Objective
Print all entries precisely as they are written.

Stored data
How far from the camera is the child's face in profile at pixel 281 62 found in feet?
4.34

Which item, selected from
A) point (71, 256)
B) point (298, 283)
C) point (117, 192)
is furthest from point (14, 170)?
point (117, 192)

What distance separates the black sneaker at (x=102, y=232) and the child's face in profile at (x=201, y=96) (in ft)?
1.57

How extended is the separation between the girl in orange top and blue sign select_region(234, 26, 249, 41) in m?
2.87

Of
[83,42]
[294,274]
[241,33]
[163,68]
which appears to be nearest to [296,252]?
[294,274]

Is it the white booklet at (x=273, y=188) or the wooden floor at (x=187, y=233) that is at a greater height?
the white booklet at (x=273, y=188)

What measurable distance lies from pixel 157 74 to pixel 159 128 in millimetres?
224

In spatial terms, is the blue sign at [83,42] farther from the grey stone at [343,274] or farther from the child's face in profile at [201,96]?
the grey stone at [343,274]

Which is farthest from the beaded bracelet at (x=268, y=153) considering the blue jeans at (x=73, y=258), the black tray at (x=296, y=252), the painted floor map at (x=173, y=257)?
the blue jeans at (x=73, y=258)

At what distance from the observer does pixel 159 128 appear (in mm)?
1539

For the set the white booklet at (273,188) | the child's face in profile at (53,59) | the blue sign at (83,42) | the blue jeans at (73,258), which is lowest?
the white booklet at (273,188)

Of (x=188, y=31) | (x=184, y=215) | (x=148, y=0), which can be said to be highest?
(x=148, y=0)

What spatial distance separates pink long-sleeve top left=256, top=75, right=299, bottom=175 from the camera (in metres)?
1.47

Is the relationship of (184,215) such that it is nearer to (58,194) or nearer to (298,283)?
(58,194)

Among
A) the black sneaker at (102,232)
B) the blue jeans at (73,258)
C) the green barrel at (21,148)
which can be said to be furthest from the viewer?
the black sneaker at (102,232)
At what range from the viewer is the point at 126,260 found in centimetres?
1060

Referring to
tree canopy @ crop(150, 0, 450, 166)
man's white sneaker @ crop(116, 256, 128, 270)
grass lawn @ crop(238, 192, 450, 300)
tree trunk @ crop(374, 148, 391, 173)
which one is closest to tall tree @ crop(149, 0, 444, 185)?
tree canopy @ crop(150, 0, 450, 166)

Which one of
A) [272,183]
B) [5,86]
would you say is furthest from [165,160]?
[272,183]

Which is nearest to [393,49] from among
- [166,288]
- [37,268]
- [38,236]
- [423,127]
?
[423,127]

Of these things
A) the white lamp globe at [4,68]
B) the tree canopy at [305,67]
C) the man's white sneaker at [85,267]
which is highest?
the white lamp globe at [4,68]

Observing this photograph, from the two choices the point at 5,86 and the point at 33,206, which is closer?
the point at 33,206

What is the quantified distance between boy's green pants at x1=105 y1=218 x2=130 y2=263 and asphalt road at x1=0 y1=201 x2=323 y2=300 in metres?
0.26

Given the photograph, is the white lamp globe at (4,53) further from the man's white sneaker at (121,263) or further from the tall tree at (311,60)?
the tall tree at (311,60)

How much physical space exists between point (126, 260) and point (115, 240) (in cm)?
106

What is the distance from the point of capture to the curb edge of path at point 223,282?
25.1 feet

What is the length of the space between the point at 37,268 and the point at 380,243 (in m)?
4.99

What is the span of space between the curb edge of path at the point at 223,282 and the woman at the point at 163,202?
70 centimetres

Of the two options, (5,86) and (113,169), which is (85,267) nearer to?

Solution to the exercise
How far from the camera is the child's face in profile at pixel 281 62 found in feet?
4.34

Which item, selected from
A) point (71, 256)
B) point (298, 283)
C) point (117, 192)
is furthest from point (14, 170)?
point (117, 192)

What distance separates the black sneaker at (x=102, y=232) and the child's face in profile at (x=201, y=96) (in ft)?
1.57

How extended is the separation between the girl in orange top and blue sign select_region(234, 26, 249, 41) in m?
2.87

Of
[83,42]
[294,274]
[241,33]
[163,68]
which appears to be nearest to [296,252]?
[294,274]

Is it the white booklet at (x=273, y=188) or the wooden floor at (x=187, y=233) that is at a greater height?
the white booklet at (x=273, y=188)

What measurable distance lies from pixel 157 74 to pixel 159 128 in millimetres?
224

In spatial terms, is the blue sign at [83,42] farther from the grey stone at [343,274] or farther from the child's face in profile at [201,96]?
the grey stone at [343,274]

Which is farthest from the beaded bracelet at (x=268, y=153) considering the blue jeans at (x=73, y=258), the black tray at (x=296, y=252), the painted floor map at (x=173, y=257)?
the blue jeans at (x=73, y=258)

At what distance from the observer does pixel 159 128 appear (in mm)?
1539

For the set the white booklet at (273,188) | the child's face in profile at (53,59) | the blue sign at (83,42) | the blue jeans at (73,258), which is lowest?
the white booklet at (273,188)

Of (x=188, y=31) | (x=184, y=215) | (x=148, y=0), which can be said to be highest?
(x=148, y=0)

What spatial distance separates pink long-sleeve top left=256, top=75, right=299, bottom=175 from the camera (in metres)?
1.47

Is the relationship of (184,215) such that it is nearer to (58,194) or nearer to (298,283)?
(58,194)

Among
A) the black sneaker at (102,232)
B) the blue jeans at (73,258)
C) the green barrel at (21,148)
which can be said to be furthest from the viewer?
the black sneaker at (102,232)
At what range from the viewer is the point at 126,260 found in centimetres?
1060

Referring to
tree canopy @ crop(150, 0, 450, 166)
man's white sneaker @ crop(116, 256, 128, 270)
grass lawn @ crop(238, 192, 450, 300)
tree trunk @ crop(374, 148, 391, 173)
which one is closest to tall tree @ crop(149, 0, 444, 185)?
tree canopy @ crop(150, 0, 450, 166)

Which one of
A) [272,183]
B) [5,86]
would you say is furthest from [165,160]?
[272,183]

Which is nearest to [393,49] from among
- [166,288]
- [37,268]
- [38,236]
- [423,127]
?
[423,127]

Of these things
A) the white lamp globe at [4,68]
B) the tree canopy at [305,67]
C) the man's white sneaker at [85,267]
which is highest?
the white lamp globe at [4,68]

Observing this photograph, from the two choices the point at 5,86 and the point at 33,206, which is closer?
the point at 33,206

What is the quantified distance between boy's green pants at x1=105 y1=218 x2=130 y2=263 and asphalt road at x1=0 y1=201 x2=323 y2=300 in metres?
0.26

Given the photograph, is the white lamp globe at (4,53) further from the man's white sneaker at (121,263) or further from the tall tree at (311,60)?
the tall tree at (311,60)

How much physical space exists between point (126, 260) and point (115, 240) (in cm)?
106

What is the distance from the point of capture to the curb edge of path at point 223,282?
25.1 feet

What is the length of the space between the point at 37,268 and the point at 380,243 (in m)?
4.99

What is the span of space between the curb edge of path at the point at 223,282 and the woman at the point at 163,202?
70 centimetres

Of the two options, (5,86) and (113,169), which is (85,267) nearer to?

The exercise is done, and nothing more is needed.